### Exercise brief
Filter the listing below, please, and copy only the lines with the word "americanus".

### Excerpted records
####
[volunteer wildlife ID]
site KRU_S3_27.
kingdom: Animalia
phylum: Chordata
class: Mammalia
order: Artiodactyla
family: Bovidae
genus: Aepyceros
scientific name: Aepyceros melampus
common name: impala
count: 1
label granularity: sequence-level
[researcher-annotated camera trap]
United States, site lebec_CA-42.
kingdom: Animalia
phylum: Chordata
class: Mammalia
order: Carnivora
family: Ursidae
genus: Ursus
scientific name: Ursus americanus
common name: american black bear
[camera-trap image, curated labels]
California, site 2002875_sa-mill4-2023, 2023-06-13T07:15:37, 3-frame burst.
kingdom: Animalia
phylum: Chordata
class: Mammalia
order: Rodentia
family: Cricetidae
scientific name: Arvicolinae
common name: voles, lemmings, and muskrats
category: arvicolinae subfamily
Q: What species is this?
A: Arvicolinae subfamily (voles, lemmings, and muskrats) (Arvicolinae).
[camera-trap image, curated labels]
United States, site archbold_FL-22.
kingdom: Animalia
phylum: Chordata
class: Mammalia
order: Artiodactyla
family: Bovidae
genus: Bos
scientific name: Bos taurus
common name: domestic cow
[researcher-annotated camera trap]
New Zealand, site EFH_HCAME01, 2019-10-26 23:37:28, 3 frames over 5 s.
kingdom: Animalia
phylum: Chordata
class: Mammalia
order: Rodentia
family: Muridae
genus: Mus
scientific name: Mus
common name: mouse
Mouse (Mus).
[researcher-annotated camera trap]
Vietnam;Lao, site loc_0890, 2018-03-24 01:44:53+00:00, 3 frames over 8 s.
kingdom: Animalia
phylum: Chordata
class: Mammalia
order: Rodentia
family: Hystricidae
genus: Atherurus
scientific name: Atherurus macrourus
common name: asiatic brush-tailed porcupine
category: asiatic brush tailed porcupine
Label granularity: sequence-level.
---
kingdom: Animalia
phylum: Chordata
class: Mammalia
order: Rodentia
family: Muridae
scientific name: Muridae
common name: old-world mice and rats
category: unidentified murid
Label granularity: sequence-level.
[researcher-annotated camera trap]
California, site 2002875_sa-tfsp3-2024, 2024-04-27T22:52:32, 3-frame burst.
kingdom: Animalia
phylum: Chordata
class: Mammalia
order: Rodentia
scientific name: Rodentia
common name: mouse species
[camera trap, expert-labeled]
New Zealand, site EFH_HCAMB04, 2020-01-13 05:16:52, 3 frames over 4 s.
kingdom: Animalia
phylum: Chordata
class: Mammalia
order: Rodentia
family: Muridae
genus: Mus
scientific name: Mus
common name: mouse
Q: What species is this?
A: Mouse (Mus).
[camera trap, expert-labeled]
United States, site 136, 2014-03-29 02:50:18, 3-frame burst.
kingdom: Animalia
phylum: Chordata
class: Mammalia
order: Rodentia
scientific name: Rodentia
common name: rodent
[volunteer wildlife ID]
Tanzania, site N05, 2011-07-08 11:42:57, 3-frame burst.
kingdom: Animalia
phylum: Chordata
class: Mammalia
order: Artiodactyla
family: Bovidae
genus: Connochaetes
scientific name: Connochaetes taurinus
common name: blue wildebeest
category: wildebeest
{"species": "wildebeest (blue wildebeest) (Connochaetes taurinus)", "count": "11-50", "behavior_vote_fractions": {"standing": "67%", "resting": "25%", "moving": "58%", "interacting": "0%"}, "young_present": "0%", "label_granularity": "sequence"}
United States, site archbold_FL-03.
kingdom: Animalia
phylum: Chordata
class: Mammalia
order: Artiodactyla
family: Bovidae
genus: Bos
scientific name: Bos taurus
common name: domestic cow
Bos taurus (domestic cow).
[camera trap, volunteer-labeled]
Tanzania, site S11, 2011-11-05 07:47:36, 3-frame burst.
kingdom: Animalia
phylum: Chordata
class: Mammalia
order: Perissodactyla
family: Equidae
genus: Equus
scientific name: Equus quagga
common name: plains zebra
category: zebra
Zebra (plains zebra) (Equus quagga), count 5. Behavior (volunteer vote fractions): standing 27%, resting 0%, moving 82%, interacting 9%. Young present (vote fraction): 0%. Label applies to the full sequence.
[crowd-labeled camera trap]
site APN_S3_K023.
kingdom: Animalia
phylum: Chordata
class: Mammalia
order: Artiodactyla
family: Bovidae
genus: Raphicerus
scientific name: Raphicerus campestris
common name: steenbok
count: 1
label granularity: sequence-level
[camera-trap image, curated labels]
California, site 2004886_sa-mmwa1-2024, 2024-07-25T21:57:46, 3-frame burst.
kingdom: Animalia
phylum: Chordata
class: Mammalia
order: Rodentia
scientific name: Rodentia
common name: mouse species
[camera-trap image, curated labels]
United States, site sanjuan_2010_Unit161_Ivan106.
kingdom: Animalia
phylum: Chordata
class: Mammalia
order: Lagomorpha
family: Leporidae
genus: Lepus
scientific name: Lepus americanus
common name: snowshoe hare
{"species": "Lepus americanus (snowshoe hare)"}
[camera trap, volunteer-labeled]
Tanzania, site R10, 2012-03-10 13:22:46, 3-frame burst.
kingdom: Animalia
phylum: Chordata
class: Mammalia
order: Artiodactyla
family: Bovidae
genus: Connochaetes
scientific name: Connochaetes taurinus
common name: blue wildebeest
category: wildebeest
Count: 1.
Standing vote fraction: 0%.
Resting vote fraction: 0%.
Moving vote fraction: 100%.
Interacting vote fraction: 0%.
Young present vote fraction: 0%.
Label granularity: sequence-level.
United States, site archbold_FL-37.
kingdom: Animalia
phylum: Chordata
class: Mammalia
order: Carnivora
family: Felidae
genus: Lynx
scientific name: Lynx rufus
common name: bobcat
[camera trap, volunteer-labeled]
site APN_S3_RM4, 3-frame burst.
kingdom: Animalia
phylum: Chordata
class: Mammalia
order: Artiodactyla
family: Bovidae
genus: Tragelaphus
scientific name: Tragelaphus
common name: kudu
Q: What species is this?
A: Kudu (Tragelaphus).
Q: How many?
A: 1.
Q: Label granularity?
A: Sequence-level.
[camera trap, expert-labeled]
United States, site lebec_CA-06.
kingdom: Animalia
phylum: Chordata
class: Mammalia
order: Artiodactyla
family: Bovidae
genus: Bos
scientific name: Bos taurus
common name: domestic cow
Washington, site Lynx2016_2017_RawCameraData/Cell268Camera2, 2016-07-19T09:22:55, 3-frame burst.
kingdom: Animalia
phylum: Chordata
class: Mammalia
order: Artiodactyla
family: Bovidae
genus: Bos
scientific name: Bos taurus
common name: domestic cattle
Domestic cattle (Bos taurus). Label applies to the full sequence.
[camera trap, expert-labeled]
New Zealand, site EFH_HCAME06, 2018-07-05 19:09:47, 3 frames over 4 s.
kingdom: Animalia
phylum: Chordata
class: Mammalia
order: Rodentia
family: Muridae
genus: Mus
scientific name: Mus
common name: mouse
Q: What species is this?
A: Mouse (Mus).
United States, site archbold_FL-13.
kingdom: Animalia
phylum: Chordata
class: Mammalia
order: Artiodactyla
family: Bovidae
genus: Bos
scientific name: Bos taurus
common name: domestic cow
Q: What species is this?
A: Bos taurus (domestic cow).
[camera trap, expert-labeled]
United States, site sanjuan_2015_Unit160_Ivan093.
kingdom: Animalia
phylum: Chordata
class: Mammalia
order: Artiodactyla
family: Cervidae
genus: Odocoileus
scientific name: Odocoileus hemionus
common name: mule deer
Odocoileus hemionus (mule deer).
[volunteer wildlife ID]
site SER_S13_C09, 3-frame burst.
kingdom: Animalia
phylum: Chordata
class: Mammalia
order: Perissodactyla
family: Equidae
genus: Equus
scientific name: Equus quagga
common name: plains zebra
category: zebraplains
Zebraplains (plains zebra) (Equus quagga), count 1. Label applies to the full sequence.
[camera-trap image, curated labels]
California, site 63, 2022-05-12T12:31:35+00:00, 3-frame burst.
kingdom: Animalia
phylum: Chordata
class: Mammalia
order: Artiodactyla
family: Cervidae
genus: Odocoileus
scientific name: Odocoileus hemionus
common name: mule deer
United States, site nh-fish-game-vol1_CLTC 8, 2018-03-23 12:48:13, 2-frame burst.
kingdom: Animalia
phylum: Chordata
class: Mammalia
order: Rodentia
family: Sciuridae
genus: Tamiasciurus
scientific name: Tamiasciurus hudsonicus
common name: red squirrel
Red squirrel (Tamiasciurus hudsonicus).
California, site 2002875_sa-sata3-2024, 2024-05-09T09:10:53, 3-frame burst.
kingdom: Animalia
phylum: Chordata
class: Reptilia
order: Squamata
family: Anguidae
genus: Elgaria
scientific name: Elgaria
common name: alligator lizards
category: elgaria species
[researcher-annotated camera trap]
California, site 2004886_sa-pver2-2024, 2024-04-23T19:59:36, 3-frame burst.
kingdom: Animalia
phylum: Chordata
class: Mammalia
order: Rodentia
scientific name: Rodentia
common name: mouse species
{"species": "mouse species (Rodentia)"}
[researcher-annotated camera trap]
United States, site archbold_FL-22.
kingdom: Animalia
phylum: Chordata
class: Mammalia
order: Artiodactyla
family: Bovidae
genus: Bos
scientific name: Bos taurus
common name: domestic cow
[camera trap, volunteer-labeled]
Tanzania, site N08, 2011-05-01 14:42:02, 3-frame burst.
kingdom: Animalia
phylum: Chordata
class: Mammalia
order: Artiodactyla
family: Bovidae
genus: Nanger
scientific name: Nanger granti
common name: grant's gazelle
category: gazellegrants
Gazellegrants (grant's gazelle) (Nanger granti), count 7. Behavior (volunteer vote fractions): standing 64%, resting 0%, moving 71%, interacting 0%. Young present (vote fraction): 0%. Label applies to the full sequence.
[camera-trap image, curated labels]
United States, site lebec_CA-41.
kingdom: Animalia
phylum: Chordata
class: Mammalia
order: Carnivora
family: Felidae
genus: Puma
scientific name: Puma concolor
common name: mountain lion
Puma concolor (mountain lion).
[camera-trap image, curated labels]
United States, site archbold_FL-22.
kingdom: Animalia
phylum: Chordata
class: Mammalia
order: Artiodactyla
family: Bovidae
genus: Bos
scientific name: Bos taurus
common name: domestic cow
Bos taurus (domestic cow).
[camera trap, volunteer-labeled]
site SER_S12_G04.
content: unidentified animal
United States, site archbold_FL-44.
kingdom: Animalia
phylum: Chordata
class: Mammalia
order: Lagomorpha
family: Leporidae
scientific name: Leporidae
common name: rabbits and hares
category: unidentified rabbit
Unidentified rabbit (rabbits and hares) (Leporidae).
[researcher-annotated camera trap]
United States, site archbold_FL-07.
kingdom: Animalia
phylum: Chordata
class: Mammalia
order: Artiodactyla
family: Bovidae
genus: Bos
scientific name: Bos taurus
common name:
####
### Answer for this exercise
scientific name: Ursus americanus
scientific name: Lepus americanus
{"species": "Lepus americanus (snowshoe hare)"}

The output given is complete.